The Dolphins are already regretting this deal and unless surgery can be avoided, it is likely that Moreno may only spend one season in Miami.
Dansby is not on the list due to lack of talent. He will be a solid addition to the Cleveland Browns roster. The problem for him is it will be difficult to live up to his contract. Dansby signed a four-year, $24 million deal. With the numbers being spent on quarterbacks it doesn’t seem like much but for a linebacker that’s 32-years-old, that’s steep. With that kind of salary he will be expected to get the team to the playoffs. As well as he played last season, the Arizona Cardinals missed the playoffs and the outcome may be the same this time as well.
The Browns offense is in flux.
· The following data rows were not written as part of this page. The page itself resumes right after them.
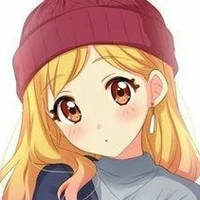 Mizuki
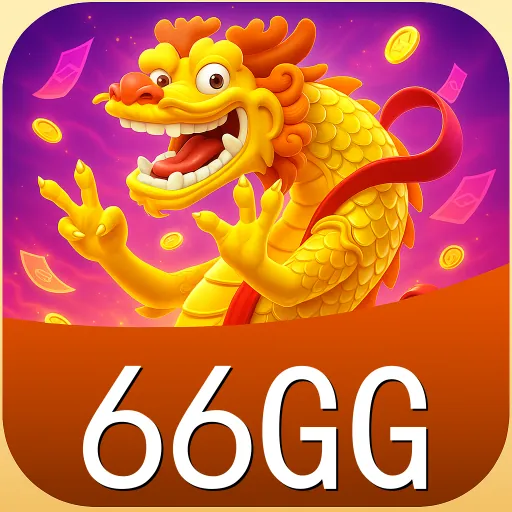 66GG Cassino Online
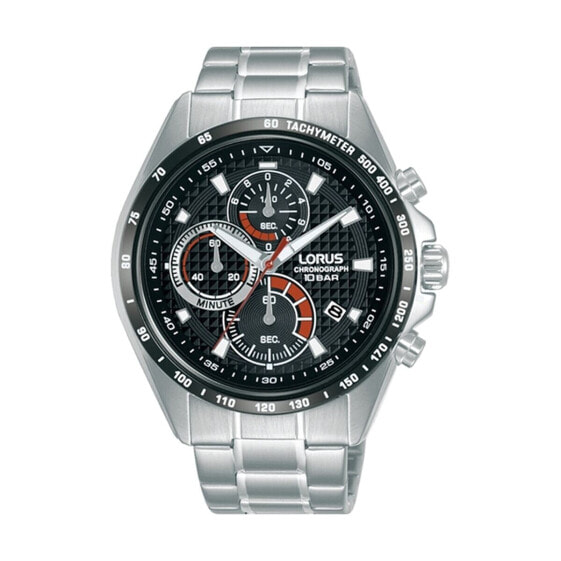 Мужские часы Lorus RM357HX9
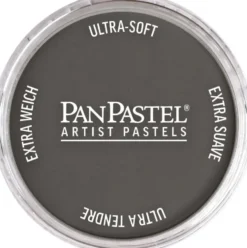 Pastela sucha PanPastel - 820.3 Neutral Gray Shade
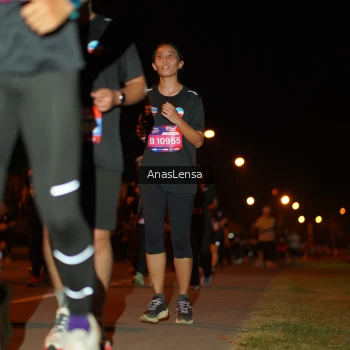 Runner Photo 3601426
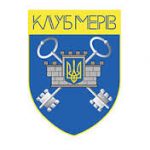 Міського голову А.Вершину запрошено стати експертом телепрограми  «В інтересах держави»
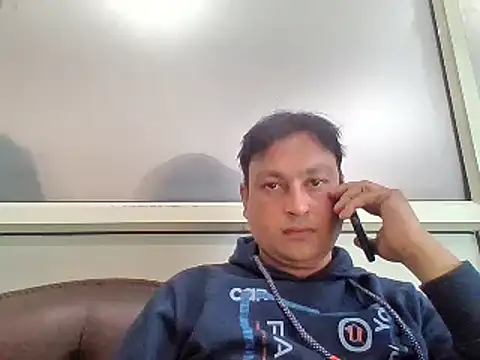 karan rockstar online show from 02.01.25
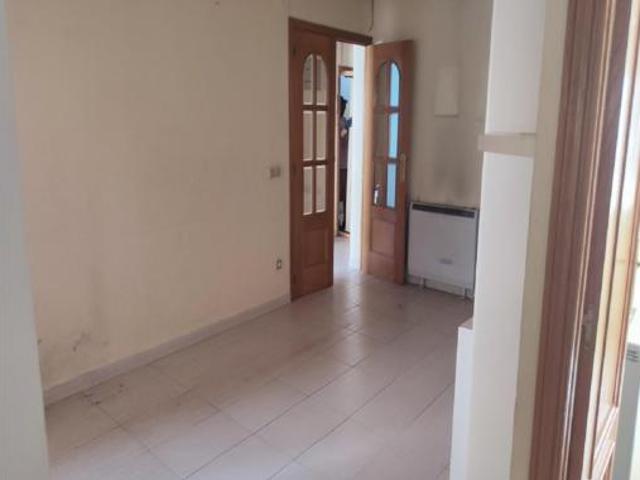 Piso Venta Getafe, Centro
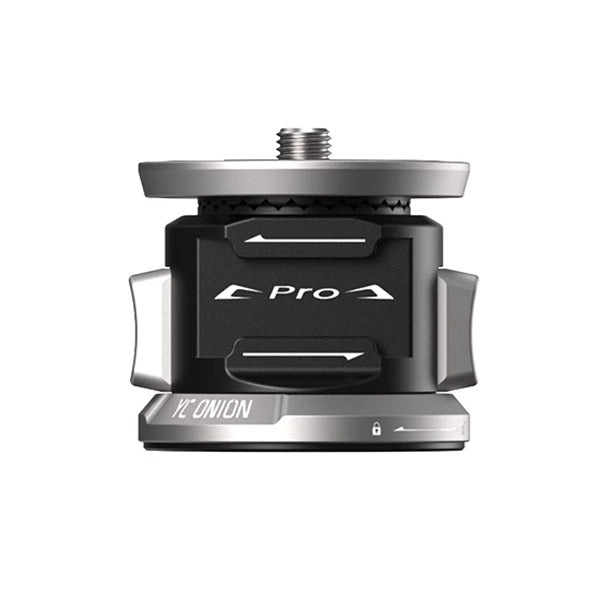 [BRAND NEW] YC ONION MPQ55 (Camera Mounting System)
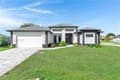 2218 SW 25th St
Is Brian Hoyer or Johnny Manziel the guy to lead the team? Can Ben Tate be a No.1 running back? How will the team replace the production of Josh Gordon? All those offensive questions means the defense has to do that much more work. Dansby has faced this type of pressure before when he signed with the Miami Dolphins. He played well but the team could not find success.
3. Eric Decker
The history of the NFL is littered with secondary receivers who another team paid top dollar for and the receiver never panned out. Some guys flourish in certain situations and systems and are not meant to be No.1 on another team. Yancey Thigpen, Antwaan Randle-El, David Givens, Deion Branch, Andre Rison, and Alvin Harper are just a few of the guys who some team thought could potentially become a No.1 receiver.
Decker looks to be the newest name on the list. He is a solid player but when all a defense has to game plan for is him, things will become a lot harder for him. The New York Jets offense has been one of the more predictable in recent memory which will only make Decker’s job more difficult. Add to that the fact that Geno Smith is the most likely to be throwing him the ball, and that means it is likely he will not put up No.1 receiver numbers.
Peppers’ resume may lend itself to a Hall of Fame argument (he has numbers similar to Simeon Rice who gets no consideration), but he is clearly approaching the end of the line. Last season, he could not get off blocks the way he used to and was unable to take over games the way he could in the past.
Now the Green Bay Packers are going to ask him to play 3-4 linebacker for the first time in his career. Defensive players can go downhill quickly. Ed Reed two seasons ago was a major reason the Baltimore Ravens won the Super Bowl. Last season, he couldn’t stay on a roster, and this year no one wants him. James Harrison, two seasons ago was a dominant player and now cannot find a team. It appears Peppers may not be far behind them.
5. Jairus Byrd
Byrd will be battling two things, his contract and precedent. He signed for six years and $56 million with $28 guaranteed. The New Orleans Saints are expecting him to be the best safety in the league. He is a ball hawk, but best safety in the league, that remains to be seen.
Precedent for what will be expected will be difficult to match. In 2009 the Saints signed Darren Sharper. Sharper went on to have nine interceptions, with three returned for touchdowns, and 376 interception return yards. That is an offensive weapon on defense. Byrd by contrast has never has more than one interception return touchdown in a season and has never had more than 120 interception return yards.
Rob Ryan asks a lot of his players, and Byrd has never played in a system so complex. It will give him opportunities, the question is can he capitalize enough on them.